Permettez-moi de vous raconter un souvenir personnel. Il y a bien des années, quand j’étais berger chez les Fulbe, il nous arrivait souvent de croiser d’autres troupeaux et certaines bêtes s’égaraient ; le soir au campement un coup d’œil rapide permettait de vérifier si toutes les bêtes étaient là. S’il en manquait, nous partions à leur recherche, le bâton sur les épaules. En arrivant près du campement du troupeau croisé dans la journée nous lancions notre cri, simple petit appel, et immédiatement nous apercevions des oreilles qui se dressaient puis des bêtes se levaient et se précipitaient à notre rencontre dans la joie des retrouvailles, sous l’œil amusé des bergers qui savaient que ces bêtes ne leur appartenaient pas. Il y a des liens de connivence entre le berger et son troupeau, entre la voix du berger et chacune de ses bêtes. De même, dans la nuit si le feulement des lions se faisait entendre, les bêtes elles-mêmes nous réveillaient apeurées et il nous fallait faire tout le bruit possible pour écarter les fauves rôdant autour du troupeau.

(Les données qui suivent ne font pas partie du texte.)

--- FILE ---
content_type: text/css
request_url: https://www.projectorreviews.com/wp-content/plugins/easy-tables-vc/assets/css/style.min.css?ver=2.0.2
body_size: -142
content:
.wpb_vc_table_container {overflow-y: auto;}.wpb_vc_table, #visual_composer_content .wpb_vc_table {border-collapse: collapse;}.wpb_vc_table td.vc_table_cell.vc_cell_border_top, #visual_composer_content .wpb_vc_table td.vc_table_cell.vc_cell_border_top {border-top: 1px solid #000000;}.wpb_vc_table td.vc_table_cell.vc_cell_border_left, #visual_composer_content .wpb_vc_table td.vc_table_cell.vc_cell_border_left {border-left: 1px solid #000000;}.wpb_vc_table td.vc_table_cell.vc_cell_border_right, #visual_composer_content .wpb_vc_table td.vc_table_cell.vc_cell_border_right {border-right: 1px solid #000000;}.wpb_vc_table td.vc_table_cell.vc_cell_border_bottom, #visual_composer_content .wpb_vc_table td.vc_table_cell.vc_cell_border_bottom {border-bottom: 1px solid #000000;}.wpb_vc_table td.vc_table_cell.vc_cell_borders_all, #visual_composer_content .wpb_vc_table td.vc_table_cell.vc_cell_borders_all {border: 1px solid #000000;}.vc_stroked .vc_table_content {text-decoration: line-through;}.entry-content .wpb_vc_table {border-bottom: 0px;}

Oui, Jésus est notre bon pasteur, il veille sur nous, il part à la recherche de la brebis égarée, il connaît chacune par son nom et il a donné sa vie pour les rassembler dans l’unique bercail du Père. Il veille sur chacune d’elles, il veille sur chacun de nous comme à la prunelle de son oeil.
Si le Seigneur a dit à Pierre : “Pais mes agneaux, pais mes brebis !” Ce n’est pas qu’il deviendrait le bon pasteur à la place de Jésus, mais il devient le signe et le moyen par lequel le Bon Pasteur est présent au cœur de son troupeau pour le temps de l’histoire.
Oui, le Seigneur est là au milieu de nous, nous pouvons le rejoindre ou plutôt nous laisser rejoindre par lui d’une multitude de manières et nous pouvons vivre en sa présence à chaque instant de nos vies.